**PARTS OF THE EXERCISE**:
1. Please print a passage from the Max Mosley piece below exactly as it appears. Begin at the words containing "No: the reason" and stop after "in its implication.".
2. Answer these questions using the Max Mosley piece below:
(a) What court did Mosley take his case to?
(b) How much in damages did the UK High Court award him in 2008?
(c) What age is given for Mosley?

This man is not my grandpa


You know, as a sort-of-ish member of the journalistic profession (and not, the last time I checked, a fan of sadomasochism), I probably shouldn't be saying this: but one has got to admire Max Mosley.

In case we've forgotten (it's been a while)... The man was caught out by the tabloids in the most excruciatingly embarrassingly public way, with his pants around his ankles and a collective of grubby and slightly unsavoury prostitutes walloping him with riding crops and the like. So far, so what? Except for one detail: he is, as his name would suggest, related to a long-dead right wing fascist, and as such,the News of the World were desperate to stitch him up. In fairness, Mosley did quite a bit to help them, by getting aforementioned group of bottle-blonde lovelies to dress up in Nazi uniform and (if memory serves me correctly, as it usually does where peculiar sordid detail is concerned) pick imaginary fleas off him and shout fascistic nonsense at him. But whatever you think about the man's bedroom antics, it doesn't change the fact that there wasn't really much justification for the NOTW to come after him. Mosley certainly felt that way, anyway: he successfully sued the newspaper for printing the initial story and (would you believe the sheer front of the man!) has just taken his case to the European Court of Human Rights to seek a change in the law.

He lost, as one might expect, but as I say: He's got some brass neck, that Mosley. You can't help but admire him for not crawling, humiliated, back into bottom-spanking obscurity.


"This is just about whether the newspapers should have the right to publicise very private aspects of people's lives which there's no public interest in at all - it's just purely for titillation and to sell newspapers," he told the BBC.

Being walloped by a bunch of Nazi hookers is, I would hazard, an unusual way for a grown man to get his jollies, and doesn't exactly speak well of the morals of the man, but Mosley would hardly be the first middle-aged man to enjoy a bit of spanking. Taken in isolation, the facts of the case are really, when all is said and done, quite mundane. Before his tabloid 'expose', nobody had heard of Mosley, so one could not reasonably argue that his being dragged through the public gutter was in the public interest.
No: the reason why the NOTW wanted his scalp is not because of who THIS man is, but because of the man from whom he is descended - Oswald Mosley. When viewed through the strangely distorting eyes of the News of the Screws, Mosley deserved to be brought down because his old dad was a Nazi. And I'm afraid I can't agree with that.
The judge in Mosley's case said he had to protect the media's "right to freedom of expression". But the right to bring a person down because they don't like the politics of a person's family - and not, let's be clear, based on anything that the man himself has done, outside the confines of his own bedroom at least - is not a right that the tabloids should necessarily own, and to suggest that this agenda need 'protecting' is slightly sinister in its implication.

Ex-motorsports boss Max Mosley has lost his European Court of Human Rights bid to force newspapers to warn people before exposing their private lives.

He said the Strasbourg verdict was "disappointing" but he may appeal, to keep fighting for tighter privacy laws.

In 2008, the UK High Court awarded him £60,000 damages after ruling the News of the World invaded his right to privacy by reporting on his sex life.

Victory might have led to new privacy laws, which press bosses oppose.

Mr Mosley, 71, said of the judgement: "[I'm] obviously disappointed, but it's satisfying that they've been extremely critical of the News of the World.

"I think they've underestimated the danger from the UK tabloids but obviously they're the judges and one has to respect their decision."

**RECORD LIST**:
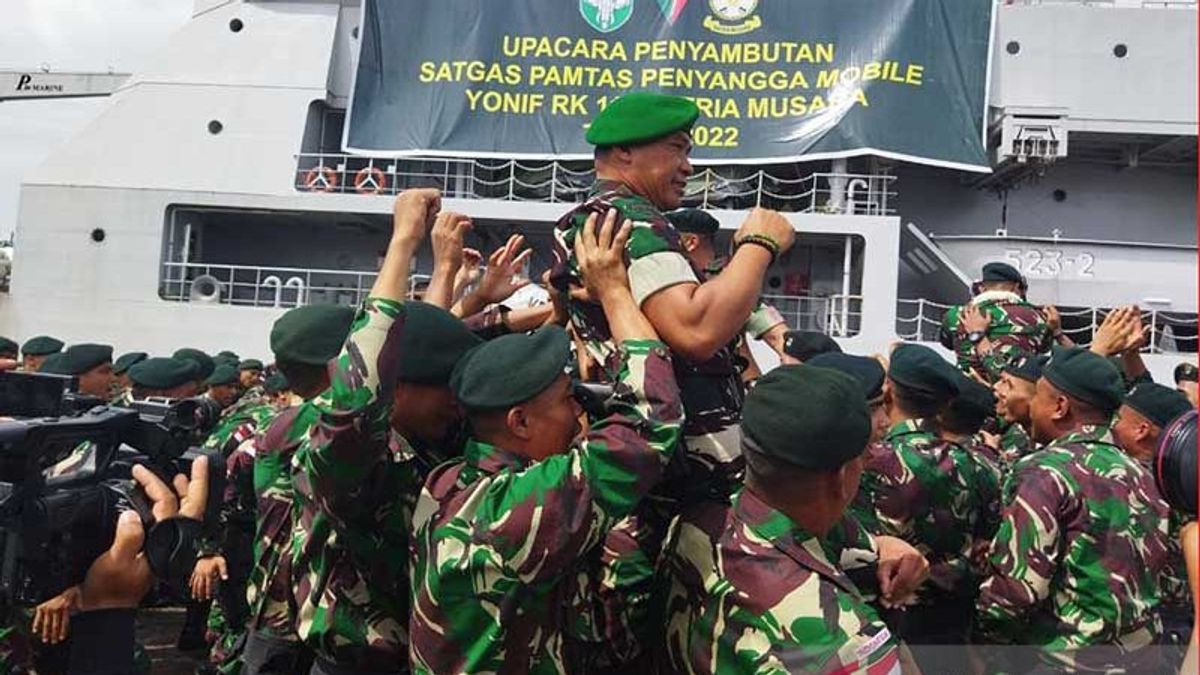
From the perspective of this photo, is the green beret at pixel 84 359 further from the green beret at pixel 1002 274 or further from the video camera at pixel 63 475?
the green beret at pixel 1002 274

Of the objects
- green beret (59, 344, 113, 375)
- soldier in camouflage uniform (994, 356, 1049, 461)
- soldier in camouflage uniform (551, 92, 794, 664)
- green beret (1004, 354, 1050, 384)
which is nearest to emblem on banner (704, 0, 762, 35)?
green beret (59, 344, 113, 375)

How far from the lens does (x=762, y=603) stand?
153 centimetres

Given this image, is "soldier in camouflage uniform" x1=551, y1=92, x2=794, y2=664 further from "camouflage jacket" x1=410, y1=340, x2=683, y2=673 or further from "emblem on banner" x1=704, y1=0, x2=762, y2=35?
"emblem on banner" x1=704, y1=0, x2=762, y2=35

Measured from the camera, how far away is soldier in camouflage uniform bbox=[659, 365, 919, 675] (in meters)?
1.48

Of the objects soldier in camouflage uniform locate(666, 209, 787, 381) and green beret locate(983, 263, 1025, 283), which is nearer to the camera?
soldier in camouflage uniform locate(666, 209, 787, 381)

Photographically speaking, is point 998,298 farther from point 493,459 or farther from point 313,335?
point 493,459

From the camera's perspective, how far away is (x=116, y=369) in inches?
297

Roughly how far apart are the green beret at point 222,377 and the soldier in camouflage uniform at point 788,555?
17.9 ft

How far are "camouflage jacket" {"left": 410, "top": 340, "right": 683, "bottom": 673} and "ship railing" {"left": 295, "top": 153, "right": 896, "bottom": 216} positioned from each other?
38.2ft

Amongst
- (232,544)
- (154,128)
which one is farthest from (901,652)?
(154,128)

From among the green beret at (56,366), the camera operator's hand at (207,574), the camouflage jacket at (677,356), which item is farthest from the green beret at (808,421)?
the green beret at (56,366)

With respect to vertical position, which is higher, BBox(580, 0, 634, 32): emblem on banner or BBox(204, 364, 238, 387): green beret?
BBox(580, 0, 634, 32): emblem on banner

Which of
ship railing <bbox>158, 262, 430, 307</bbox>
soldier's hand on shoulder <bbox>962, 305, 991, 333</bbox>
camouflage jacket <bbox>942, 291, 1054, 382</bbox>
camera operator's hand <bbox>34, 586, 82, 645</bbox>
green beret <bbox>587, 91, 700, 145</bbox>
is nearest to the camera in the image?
green beret <bbox>587, 91, 700, 145</bbox>

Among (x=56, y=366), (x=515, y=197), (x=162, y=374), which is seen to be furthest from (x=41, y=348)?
(x=515, y=197)
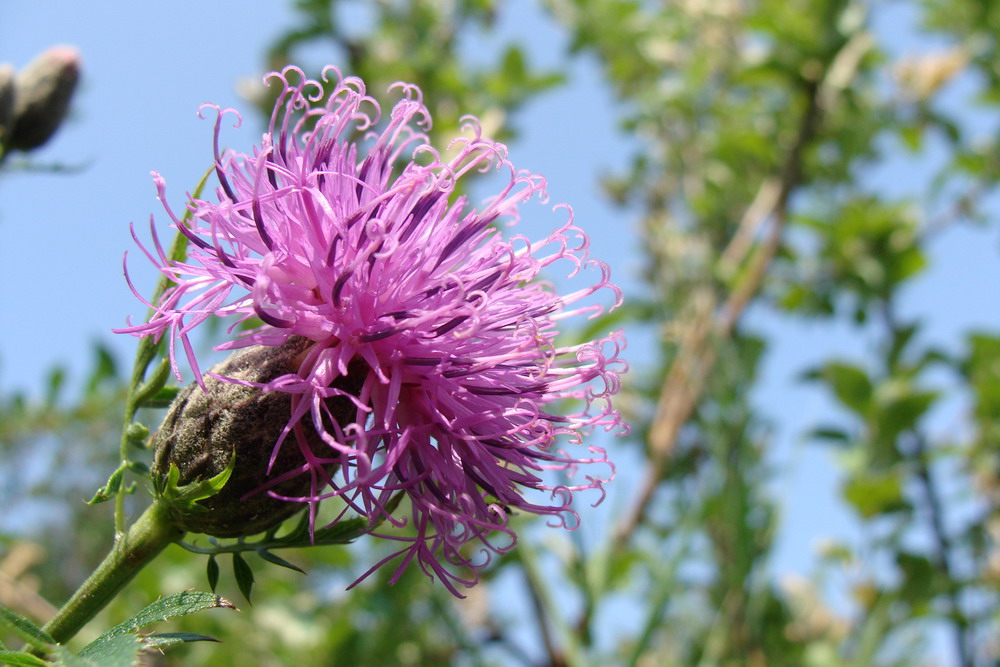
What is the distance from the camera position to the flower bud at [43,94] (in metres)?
2.29

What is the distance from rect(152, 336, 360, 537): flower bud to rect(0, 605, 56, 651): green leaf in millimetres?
289

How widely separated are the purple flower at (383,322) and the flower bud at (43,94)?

**ANSWERS TO THE PROBLEMS**:
1.
No: the reason why the NOTW wanted his scalp is not because of who THIS man is, but because of the man from whom he is descended - Oswald Mosley. When viewed through the strangely distorting eyes of the News of the Screws, Mosley deserved to be brought down because his old dad was a Nazi. And I'm afraid I can't agree with that.
The judge in Mosley's case said he had to protect the media's "right to freedom of expression". But the right to bring a person down because they don't like the politics of a person's family - and not, let's be clear, based on anything that the man himself has done, outside the confines of his own bedroom at least - is not a right that the tabloids should necessarily own, and to suggest that this agenda need 'protecting' is slightly sinister in its implication.

2.
(a) The European Court of Human Rights
(b) £60,000
(c) 71